*PROBLEM REQUIREMENTS*.
Records follow. Print exactly the lines from the one that has "Gimiv v-neck sweater" through the one that has "Front Fog Light, H11, Front, without", inclusive, and omit the pictures.

*DATASET EXCERPTS*.
[Start of section]
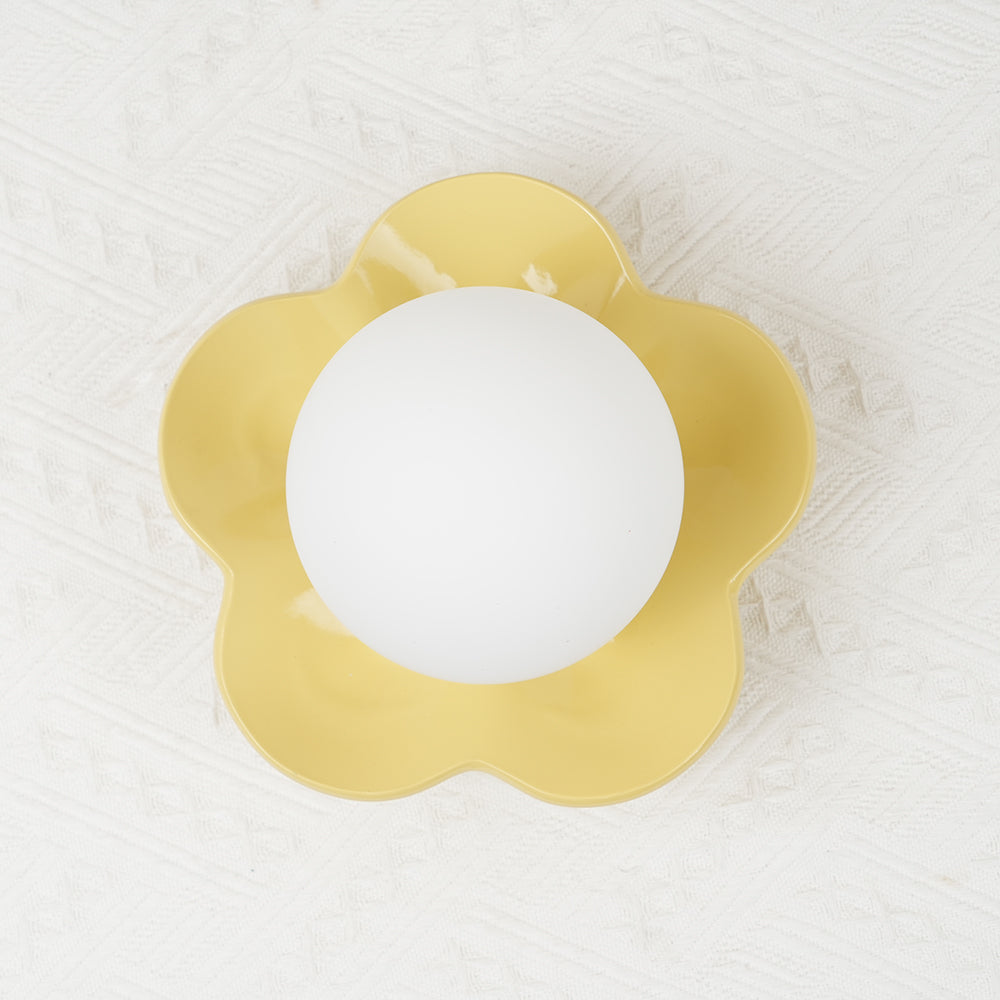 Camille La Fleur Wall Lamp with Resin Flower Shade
[End of section]
[Start of section]
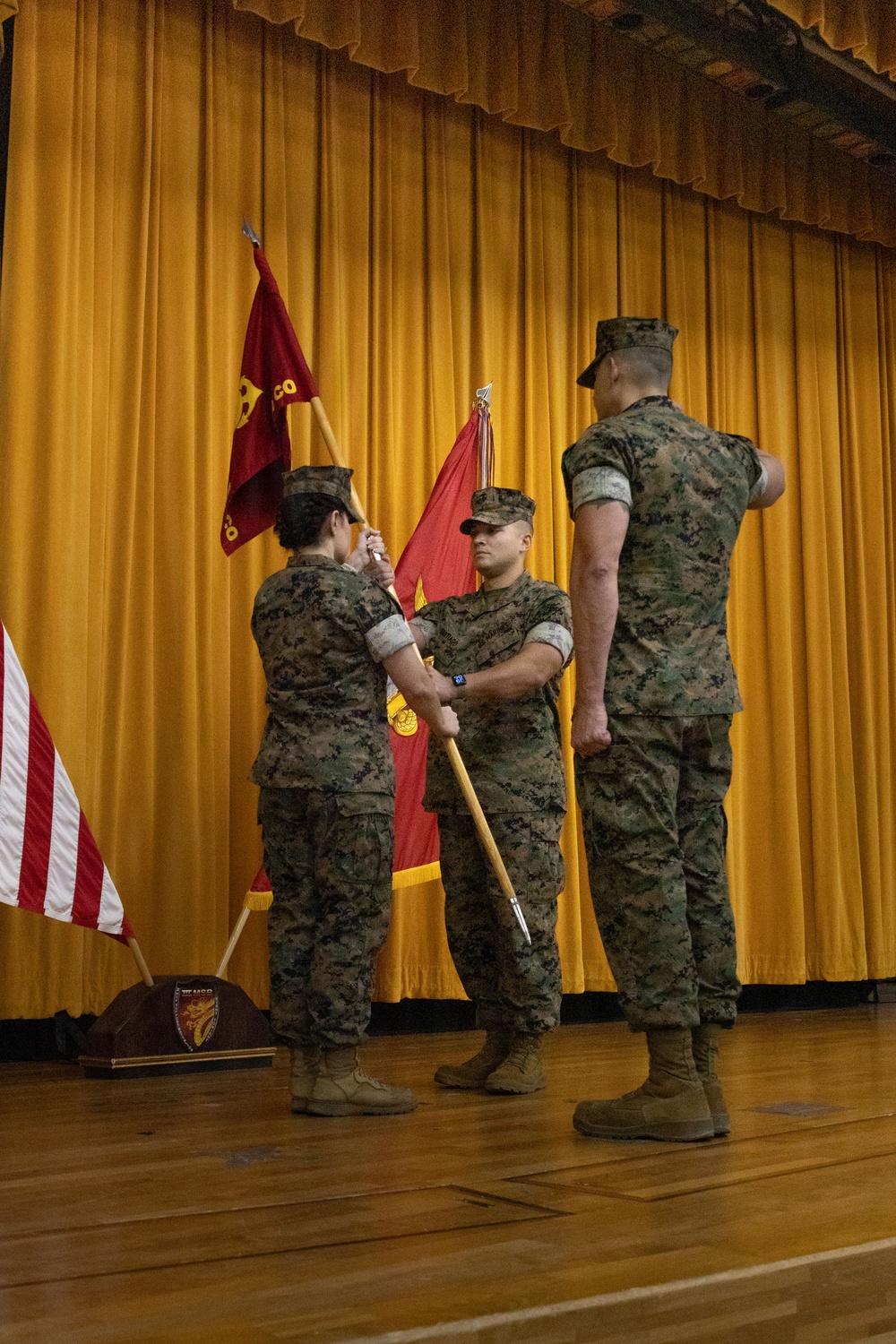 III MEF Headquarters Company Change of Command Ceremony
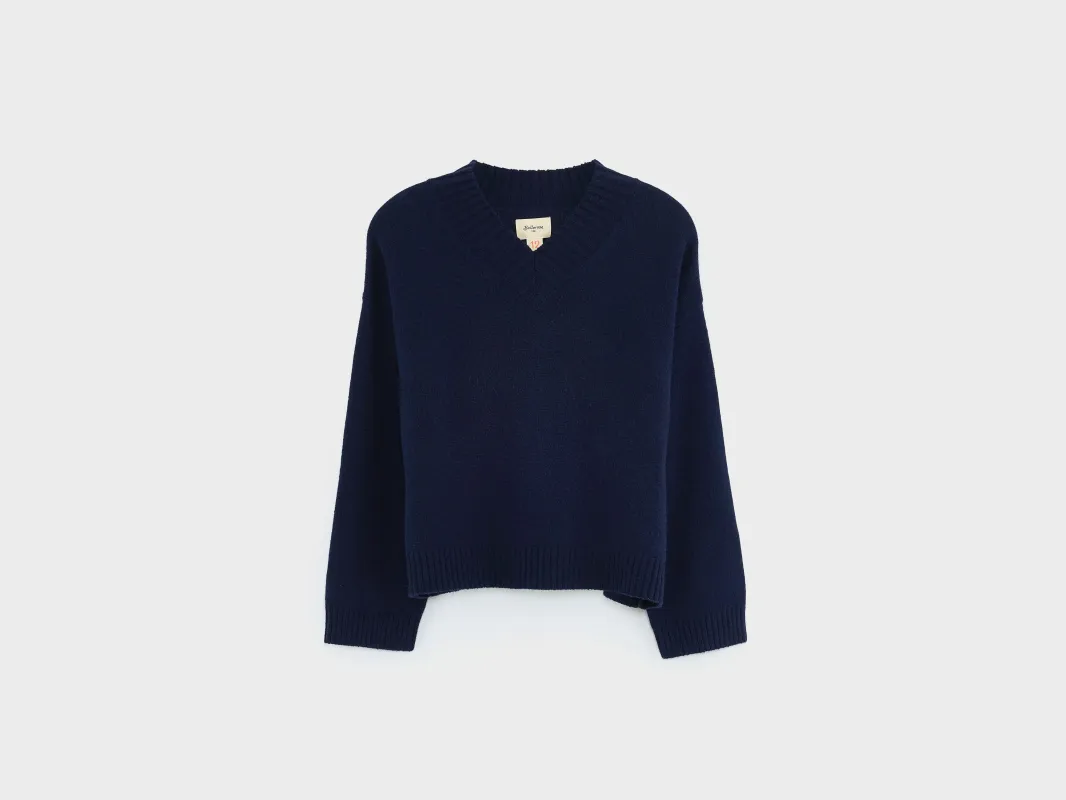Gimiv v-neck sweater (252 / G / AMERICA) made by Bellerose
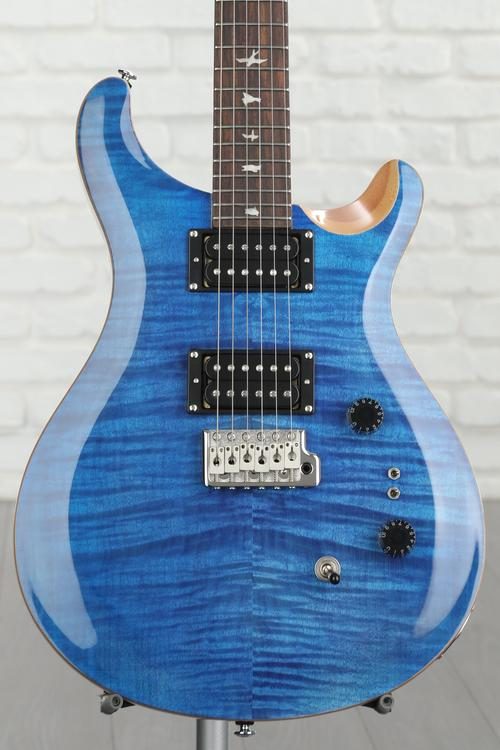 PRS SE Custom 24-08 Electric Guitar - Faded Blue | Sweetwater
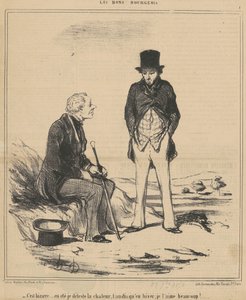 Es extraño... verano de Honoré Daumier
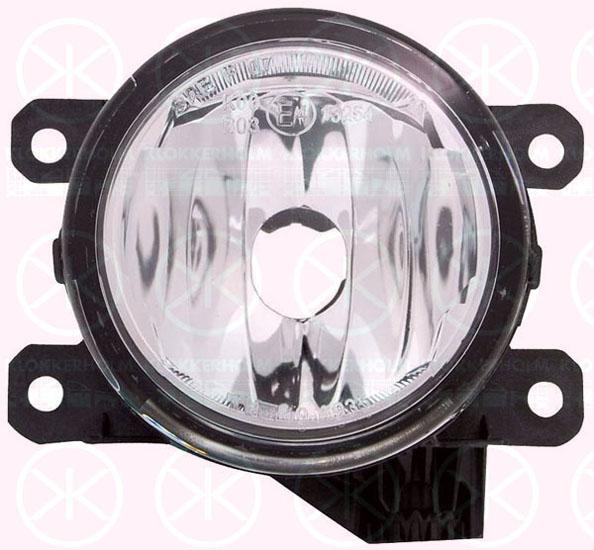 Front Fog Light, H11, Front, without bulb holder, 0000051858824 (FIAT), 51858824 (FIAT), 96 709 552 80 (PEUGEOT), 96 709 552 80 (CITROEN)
[End of section]
*EXERCISE ANSWER*.
Gimiv v-neck sweater (252 / G / AMERICA) made by Bellerose
 PRS SE Custom 24-08 Electric Guitar - Faded Blue | Sweetwater
 Es extraño... verano de Honoré Daumier
 Front Fog Light, H11, Front, without bulb holder, 0000051858824 (FIAT), 51858824 (FIAT), 96 709 552 80 (PEUGEOT), 96 709 552 80 (CITROEN)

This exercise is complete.